At any rate, in the video Bret says that he accepts free will (without defining it—a necessary first step in any such discussion), and adds that evolution proves that “there’s a basis for free will to exist”. (Do chipmunks and amoebas, then, have free will?) He notes that there are relatively trivial experiments one can run that demonstrate that we must have free will. Really? What are those experiments?
Bret further argues that when Sam Harris says that we don’t have free will, “he’s really talking about something else—it’s a misdefinition of free will.” Misdefinition? Sam (who does define his terms) is talking about libertarian free will: the mistaken feeling we have that we have agency and could have decided other than how we did.
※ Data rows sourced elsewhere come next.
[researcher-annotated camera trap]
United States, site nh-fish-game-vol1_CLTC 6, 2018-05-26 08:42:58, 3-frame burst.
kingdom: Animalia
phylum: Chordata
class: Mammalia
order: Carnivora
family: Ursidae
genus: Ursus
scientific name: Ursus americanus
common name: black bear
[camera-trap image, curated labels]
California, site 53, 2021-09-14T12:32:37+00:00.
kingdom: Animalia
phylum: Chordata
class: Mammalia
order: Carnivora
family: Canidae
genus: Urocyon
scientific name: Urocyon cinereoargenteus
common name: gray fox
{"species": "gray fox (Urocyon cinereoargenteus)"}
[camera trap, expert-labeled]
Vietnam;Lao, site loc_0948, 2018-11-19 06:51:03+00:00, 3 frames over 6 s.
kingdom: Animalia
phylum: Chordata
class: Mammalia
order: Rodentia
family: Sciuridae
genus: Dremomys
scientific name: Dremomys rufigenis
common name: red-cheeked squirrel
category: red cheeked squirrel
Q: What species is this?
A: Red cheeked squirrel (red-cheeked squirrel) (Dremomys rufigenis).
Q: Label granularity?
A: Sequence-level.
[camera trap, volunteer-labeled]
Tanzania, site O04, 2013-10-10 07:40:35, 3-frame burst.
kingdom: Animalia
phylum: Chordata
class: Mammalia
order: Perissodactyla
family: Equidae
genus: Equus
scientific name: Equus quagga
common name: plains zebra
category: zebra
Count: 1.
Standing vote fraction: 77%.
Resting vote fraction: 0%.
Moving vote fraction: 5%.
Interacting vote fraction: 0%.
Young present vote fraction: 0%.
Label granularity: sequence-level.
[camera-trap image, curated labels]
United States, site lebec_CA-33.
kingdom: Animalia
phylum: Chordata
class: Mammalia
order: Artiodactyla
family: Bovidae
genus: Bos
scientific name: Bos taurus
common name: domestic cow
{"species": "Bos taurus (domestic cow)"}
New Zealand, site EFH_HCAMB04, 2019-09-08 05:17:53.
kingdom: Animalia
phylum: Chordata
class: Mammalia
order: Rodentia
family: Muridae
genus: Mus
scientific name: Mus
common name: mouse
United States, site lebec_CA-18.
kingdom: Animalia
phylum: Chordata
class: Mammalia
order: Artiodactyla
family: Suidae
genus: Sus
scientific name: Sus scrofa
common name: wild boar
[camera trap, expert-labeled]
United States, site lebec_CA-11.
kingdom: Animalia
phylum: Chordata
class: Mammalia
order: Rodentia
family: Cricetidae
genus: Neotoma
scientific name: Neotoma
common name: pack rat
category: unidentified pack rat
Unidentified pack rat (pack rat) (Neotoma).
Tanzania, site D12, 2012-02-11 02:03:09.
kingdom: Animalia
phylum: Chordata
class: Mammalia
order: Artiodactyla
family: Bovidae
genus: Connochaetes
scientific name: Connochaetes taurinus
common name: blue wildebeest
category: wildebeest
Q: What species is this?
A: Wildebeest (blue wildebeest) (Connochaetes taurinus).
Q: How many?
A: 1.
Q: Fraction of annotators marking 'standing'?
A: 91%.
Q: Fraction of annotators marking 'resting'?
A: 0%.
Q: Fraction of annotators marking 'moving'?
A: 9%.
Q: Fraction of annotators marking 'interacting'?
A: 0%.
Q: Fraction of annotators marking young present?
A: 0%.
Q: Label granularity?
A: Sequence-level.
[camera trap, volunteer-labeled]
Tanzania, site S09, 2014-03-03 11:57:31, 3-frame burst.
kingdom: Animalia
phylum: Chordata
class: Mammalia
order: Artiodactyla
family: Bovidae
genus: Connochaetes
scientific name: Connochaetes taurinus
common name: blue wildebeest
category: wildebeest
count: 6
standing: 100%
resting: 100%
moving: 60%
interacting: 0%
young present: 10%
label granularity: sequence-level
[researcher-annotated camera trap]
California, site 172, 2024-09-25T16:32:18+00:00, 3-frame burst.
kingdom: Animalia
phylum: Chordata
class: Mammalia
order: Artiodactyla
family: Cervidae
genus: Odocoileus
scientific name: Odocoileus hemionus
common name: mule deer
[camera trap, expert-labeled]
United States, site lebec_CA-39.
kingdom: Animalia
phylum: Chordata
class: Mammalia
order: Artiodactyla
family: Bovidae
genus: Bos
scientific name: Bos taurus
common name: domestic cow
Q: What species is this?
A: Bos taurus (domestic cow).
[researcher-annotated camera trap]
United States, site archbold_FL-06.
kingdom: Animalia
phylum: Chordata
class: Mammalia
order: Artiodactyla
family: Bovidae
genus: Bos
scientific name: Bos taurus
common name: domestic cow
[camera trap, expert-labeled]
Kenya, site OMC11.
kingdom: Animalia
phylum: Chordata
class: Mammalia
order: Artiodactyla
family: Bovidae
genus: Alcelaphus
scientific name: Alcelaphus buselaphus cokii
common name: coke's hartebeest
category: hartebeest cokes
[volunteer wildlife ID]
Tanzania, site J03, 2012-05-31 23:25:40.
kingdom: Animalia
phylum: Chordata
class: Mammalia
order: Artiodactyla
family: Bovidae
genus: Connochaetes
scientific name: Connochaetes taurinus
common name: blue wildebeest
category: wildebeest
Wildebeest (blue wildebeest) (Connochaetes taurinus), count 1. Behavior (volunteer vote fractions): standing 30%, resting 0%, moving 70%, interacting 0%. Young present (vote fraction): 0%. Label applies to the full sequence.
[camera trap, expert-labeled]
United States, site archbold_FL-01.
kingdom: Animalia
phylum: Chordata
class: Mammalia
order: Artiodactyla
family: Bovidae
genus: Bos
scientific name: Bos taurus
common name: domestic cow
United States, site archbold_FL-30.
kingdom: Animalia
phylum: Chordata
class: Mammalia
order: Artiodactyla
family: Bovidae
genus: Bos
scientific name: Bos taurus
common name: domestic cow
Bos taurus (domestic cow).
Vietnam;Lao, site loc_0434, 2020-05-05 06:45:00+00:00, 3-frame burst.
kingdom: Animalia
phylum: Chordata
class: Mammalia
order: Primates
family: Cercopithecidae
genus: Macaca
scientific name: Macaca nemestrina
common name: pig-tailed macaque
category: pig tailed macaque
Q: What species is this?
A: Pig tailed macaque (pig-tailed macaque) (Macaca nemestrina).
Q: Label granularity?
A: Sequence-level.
The rest, about whether free will absolves us of moral responsibility, seems to have no connection with the issue of free will, except that Weinstein says that our “free will”, whatever he means by that, comes with “a hefty dose of moral responsibility.” I, of course, accept neither free will in the way Sam construes it, nor the idea that we are “morally responsible” (rather than just “responsible”) for our actions. The word “morally” adds nothing save the misconception that we could have made a choice that was either more or less moral, and that’s not true.
Weinstein’s semi-retraction and then call for a discussion is below. I’m on Sam’s side here, at least as far as I understand what he’s saying. I’m not quite sure what Weinstein is saying, but I think he really needs to write a book and explicate his ideas at length. This would fix his claims that neither his videos nor his statements (like here and here) don’t fully explain what he thinks.
There are just too many podcasts these days, and not enough books. I know people can listen when gardening or driving, but to me there’s nothing like a book for getting your teeth into ideas.
Curiously, the discussion above appears to be on “Christian Radio.”
Happy to discuss. My position is that there are important psychological insights upstream and ethical changes downstream. This isn't just semantics.